• [What you need to do]: Leave out the pictures and repeat the data exactly.

• [Material provided]:
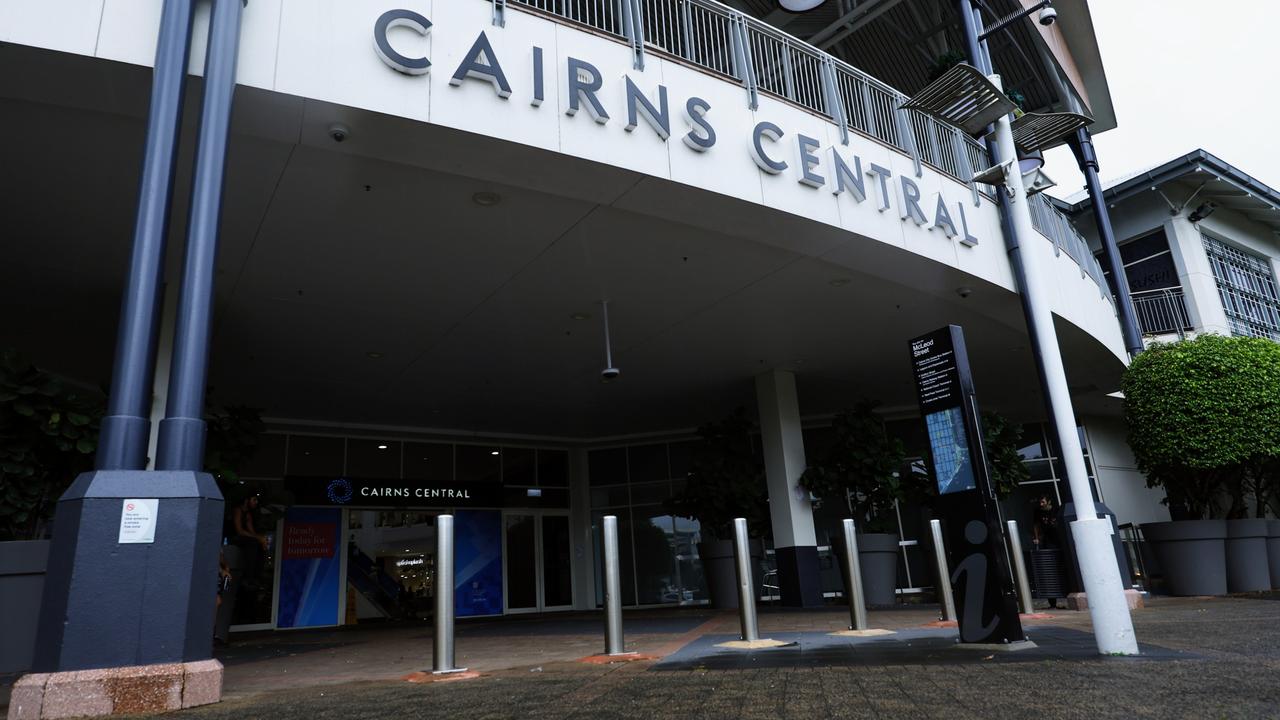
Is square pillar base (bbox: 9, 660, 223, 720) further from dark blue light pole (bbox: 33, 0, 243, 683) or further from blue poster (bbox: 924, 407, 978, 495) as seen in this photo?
blue poster (bbox: 924, 407, 978, 495)

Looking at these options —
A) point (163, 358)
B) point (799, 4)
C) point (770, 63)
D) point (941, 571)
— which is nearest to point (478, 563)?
point (163, 358)

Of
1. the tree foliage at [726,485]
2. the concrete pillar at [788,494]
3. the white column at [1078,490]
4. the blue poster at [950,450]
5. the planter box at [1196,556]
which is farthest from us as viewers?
the tree foliage at [726,485]

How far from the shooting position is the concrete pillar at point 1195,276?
698 inches

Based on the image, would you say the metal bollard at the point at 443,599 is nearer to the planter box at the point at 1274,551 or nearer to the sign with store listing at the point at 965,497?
the sign with store listing at the point at 965,497

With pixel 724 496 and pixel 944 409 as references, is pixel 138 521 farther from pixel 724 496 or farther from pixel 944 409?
pixel 724 496

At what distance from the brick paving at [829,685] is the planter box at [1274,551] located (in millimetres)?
7098

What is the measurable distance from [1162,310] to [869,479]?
10.7 m

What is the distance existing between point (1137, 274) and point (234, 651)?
20.7 m

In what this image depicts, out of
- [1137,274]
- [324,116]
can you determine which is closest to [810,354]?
[324,116]

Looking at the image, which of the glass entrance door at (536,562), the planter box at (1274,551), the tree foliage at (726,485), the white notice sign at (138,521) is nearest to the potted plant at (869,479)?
the tree foliage at (726,485)

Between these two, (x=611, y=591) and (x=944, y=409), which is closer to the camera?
(x=944, y=409)

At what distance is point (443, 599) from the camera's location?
18.8 ft

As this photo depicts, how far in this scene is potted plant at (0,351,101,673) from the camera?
6.45 m

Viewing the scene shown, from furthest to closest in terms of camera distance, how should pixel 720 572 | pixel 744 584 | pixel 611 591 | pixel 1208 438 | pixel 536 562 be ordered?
pixel 536 562 < pixel 720 572 < pixel 1208 438 < pixel 744 584 < pixel 611 591
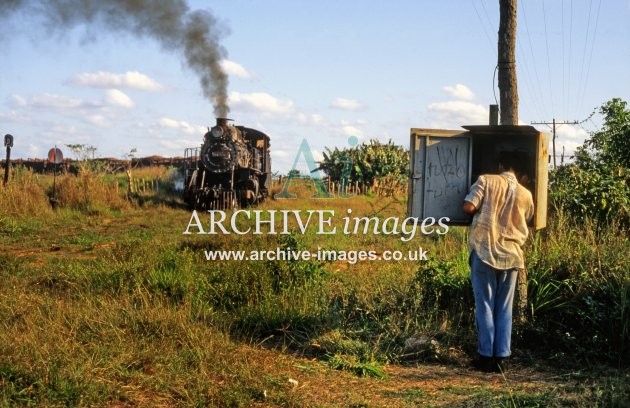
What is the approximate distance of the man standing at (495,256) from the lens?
638cm

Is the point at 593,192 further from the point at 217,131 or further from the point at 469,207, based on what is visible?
the point at 217,131

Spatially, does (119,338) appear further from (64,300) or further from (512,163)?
(512,163)

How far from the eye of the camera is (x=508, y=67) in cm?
845

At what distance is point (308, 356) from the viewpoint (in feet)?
21.9

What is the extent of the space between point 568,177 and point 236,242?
18.5 feet

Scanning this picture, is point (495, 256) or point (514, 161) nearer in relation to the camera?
point (495, 256)

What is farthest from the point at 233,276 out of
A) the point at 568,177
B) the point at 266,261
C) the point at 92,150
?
the point at 92,150

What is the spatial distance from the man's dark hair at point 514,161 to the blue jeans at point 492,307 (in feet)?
3.05

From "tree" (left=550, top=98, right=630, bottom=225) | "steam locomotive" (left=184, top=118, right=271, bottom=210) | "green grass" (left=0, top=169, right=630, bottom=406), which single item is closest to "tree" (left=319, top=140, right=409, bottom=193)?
"steam locomotive" (left=184, top=118, right=271, bottom=210)

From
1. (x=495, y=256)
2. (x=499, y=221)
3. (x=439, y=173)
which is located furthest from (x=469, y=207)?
(x=439, y=173)

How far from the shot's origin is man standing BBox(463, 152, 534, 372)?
638cm

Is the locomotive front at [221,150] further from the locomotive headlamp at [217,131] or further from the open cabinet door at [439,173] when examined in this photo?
the open cabinet door at [439,173]

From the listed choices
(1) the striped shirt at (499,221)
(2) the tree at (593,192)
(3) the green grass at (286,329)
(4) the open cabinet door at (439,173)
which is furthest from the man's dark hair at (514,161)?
(2) the tree at (593,192)

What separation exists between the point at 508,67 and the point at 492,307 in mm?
3266
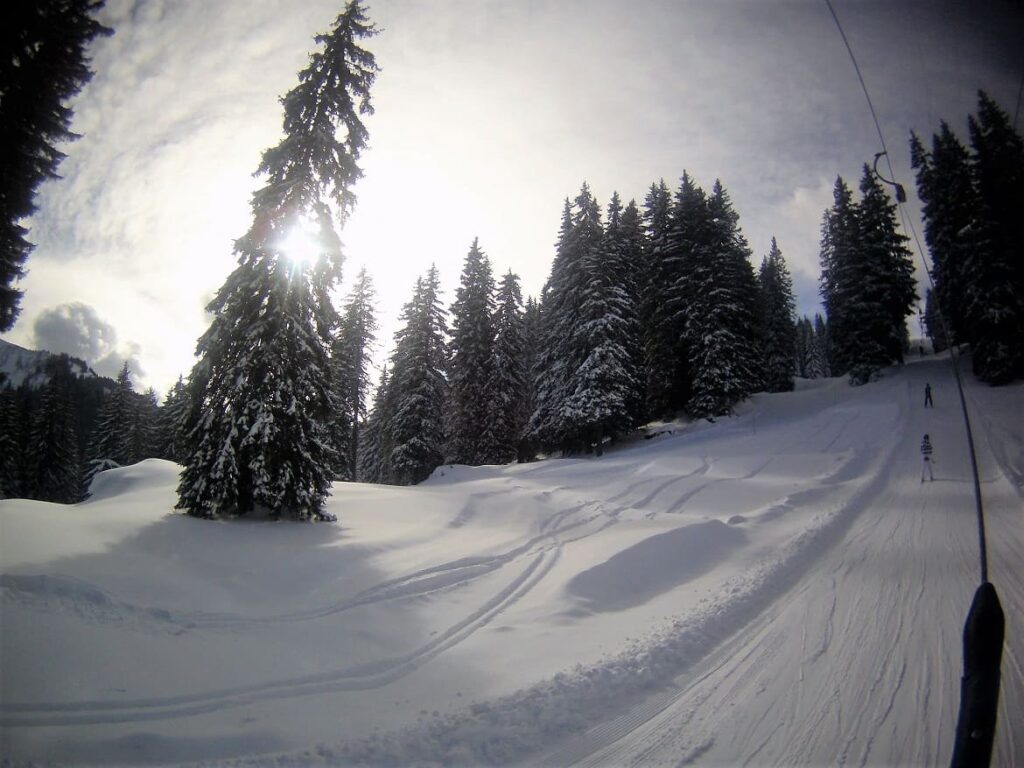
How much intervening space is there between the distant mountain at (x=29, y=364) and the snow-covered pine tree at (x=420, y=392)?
118 meters

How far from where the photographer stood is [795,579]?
21.3 feet

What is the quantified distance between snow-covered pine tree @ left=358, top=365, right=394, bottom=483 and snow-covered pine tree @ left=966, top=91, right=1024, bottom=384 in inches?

• [Reply to the task]:
Is square pillar base (bbox: 9, 660, 223, 720) further from dark blue light pole (bbox: 33, 0, 243, 683) or further from blue poster (bbox: 924, 407, 978, 495) as seen in this photo?
blue poster (bbox: 924, 407, 978, 495)

Looking at these options —
A) point (163, 358)
B) point (799, 4)
C) point (770, 63)
D) point (941, 571)
— which is nearest to point (478, 563)?
point (163, 358)

Of
1. the tree foliage at [726,485]
2. the concrete pillar at [788,494]
3. the white column at [1078,490]
4. the blue poster at [950,450]
5. the planter box at [1196,556]
which is farthest from us as viewers?
the tree foliage at [726,485]

How far from the shooting position is the concrete pillar at point 1195,276?
698 inches

Based on the image, would you say the metal bollard at the point at 443,599 is nearer to the planter box at the point at 1274,551 or nearer to the sign with store listing at the point at 965,497?
the sign with store listing at the point at 965,497

With pixel 724 496 and pixel 944 409 as references, is pixel 138 521 farther from pixel 724 496 or farther from pixel 944 409?
pixel 724 496

At what distance from the brick paving at [829,685] is the planter box at [1274,551] located (in millimetres)?
7098

What is the measurable distance from [1162,310] to [869,479]?
10.7 m

What is the distance existing between point (1137, 274) and point (234, 651)?
20.7 m

In what this image depicts, out of
- [1137,274]
- [324,116]
can you determine which is closest to [810,354]?
[324,116]

Looking at the image, which of the glass entrance door at (536,562), the planter box at (1274,551), the tree foliage at (726,485), the white notice sign at (138,521) is nearest to the potted plant at (869,479)?
the tree foliage at (726,485)

Between these two, (x=611, y=591) and (x=944, y=409), which is closer to the camera?
(x=944, y=409)

At what distance is point (443, 599) from the camera's location?
18.8 ft

As this photo depicts, how far in this scene is potted plant at (0,351,101,673) from the camera?
6.45 m

Viewing the scene shown, from furthest to closest in terms of camera distance, how should pixel 720 572 | pixel 744 584 | pixel 611 591 | pixel 1208 438 | pixel 536 562 be ordered?
pixel 536 562 < pixel 720 572 < pixel 1208 438 < pixel 744 584 < pixel 611 591
What is the approximate distance of the man standing at (495,256) from the lens?
638cm

Is the point at 593,192 further from the point at 217,131 or further from the point at 469,207, based on what is visible?
the point at 217,131

Spatially, does (119,338) appear further from (64,300) or further from (512,163)?
(512,163)

How far from the eye of the camera is (x=508, y=67) in cm?
845

At what distance is point (308, 356) from the viewpoint (in feet)?
21.9

What is the extent of the space between point 568,177 and point 236,242?
18.5 feet

Scanning this picture, is point (495, 256) or point (514, 161) nearer in relation to the camera?
point (495, 256)

What is farthest from the point at 233,276 out of
A) the point at 568,177
B) the point at 266,261
C) the point at 92,150
?
the point at 92,150

What is the spatial distance from the man's dark hair at point 514,161 to the blue jeans at point 492,307 (in feet)?
3.05

From "tree" (left=550, top=98, right=630, bottom=225) | "steam locomotive" (left=184, top=118, right=271, bottom=210) | "green grass" (left=0, top=169, right=630, bottom=406), which single item is closest to "tree" (left=319, top=140, right=409, bottom=193)?
"steam locomotive" (left=184, top=118, right=271, bottom=210)

From
1. (x=495, y=256)
2. (x=499, y=221)
3. (x=439, y=173)
which is located furthest from (x=469, y=207)?
(x=439, y=173)

How far from the shot's origin is man standing BBox(463, 152, 534, 372)?
638cm

Is the locomotive front at [221,150] further from the locomotive headlamp at [217,131] or further from the open cabinet door at [439,173] when examined in this photo?
the open cabinet door at [439,173]

From the listed choices
(1) the striped shirt at (499,221)
(2) the tree at (593,192)
(3) the green grass at (286,329)
(4) the open cabinet door at (439,173)
which is furthest from the man's dark hair at (514,161)?
(2) the tree at (593,192)

What separation exists between the point at 508,67 and the point at 492,307 in mm?
3266
How much intervening space is there between the distant mountain at (x=29, y=364) and the snow-covered pine tree at (x=420, y=392)?
118 meters

How far from where the photographer stood is [795,579]?
21.3 feet

What is the quantified distance between snow-covered pine tree @ left=358, top=365, right=394, bottom=483 and snow-covered pine tree @ left=966, top=91, right=1024, bottom=384 in inches?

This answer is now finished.